Columbus Indiana's Historic Crump Theatre by David Sechrest
Author:David Sechrest
Language: eng
Format: epub
Publisher: Arcadia Publishing Inc.
Published: 2013-07-14T16:00:00+00:00
Crump’s Theatre program/advertisement from August 6, 1900. Courtesy of Randy Weinantz.
Was this the first time that moving pictures had been shown in Columbus? No. The earliest I was able to locate occurred on Saturday, November 11, 1905, with the opening of the Gem Theatre. Not much is known regarding the Gem other than it was located south of Zaharako’s in the Irwin building on Washington Street. The first movie shown at the Gem was The Moonshiners, which played the entire week. Admission was five cents for children and ten cents for adults. There were six showings a day, as well as vaudeville performances. The Gem moved out of Joseph Irwin’s building in January 1906 and disappeared altogether not too long after that.
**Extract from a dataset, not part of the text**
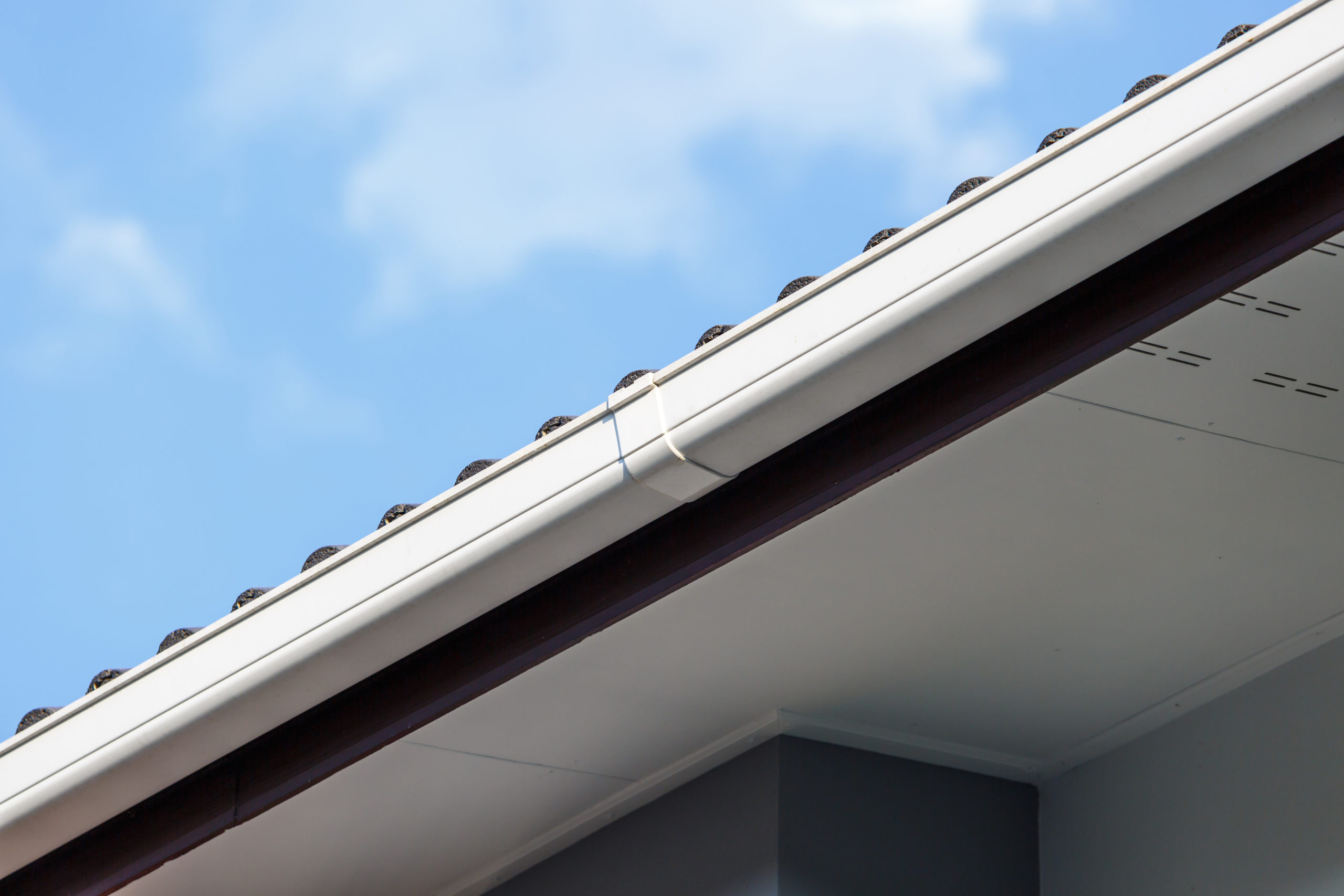 White gutter on the roof top of house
Getting back to the Orpheum, the vaudeville shows didn’t resemble the crude and vulgar shows that played in many vaudeville houses across the country or even those that played at the local Third Street Variety Theater in the 1880s. The shows at the Orpheum were clean-cut entertainment for the entire family and appealed to children of all ages. Advertisements leading up to the opening declared that only high-class modern vaudeville could be expected. Also, the Orpheum in Columbus would differ from other branch outlets in major cities in that it would not provide daily, continuous entertainment. Instead, there were shows every evening at 8:15, a matinee for ladies on Wednesday afternoons and a children’s matinee at 3:00 p.m. each Saturday. Admission was ten cents for regular seats or fifteen cents for reserved seating.
The Orpheum was half the size of Crump’s Theatre, but it did have two things going for it: it offered a cheaper price and a constant schedule of amusements running a milk-route circuit. Admission into Crump’s had not changed since it opened in October 1889: tickets cost twenty-five cents, fifty cents or one dollar. Crump’s Theatre was much larger, but unlike the Orpheum, it did not offer weekly amusements. In fact, several weeks would sometimes go by with no production inside Crump’s whatsoever. But there was one big difference between Crump’s Theatre and the Orpheum: the quality of high-class entertainment. Crump’s was like a bottle of fine, expensive French wine. The Orpheum was akin to a draft beer. Crump’s capitalized on the larger productions of stage plays. It could accommodate companies traveling with three tons of scenery. The Orpheum could not. But there was a niche that each theater fulfilled within the community. The Orpheum was geared more to the common man, while Crump’s appealed to this with a higher level of sophistication. But the Orpheum wouldn’t be the only competition Crump’s Theatre would face. The amusement floodgates were about to be thrown open, and Columbus was about to be awash with a new technology.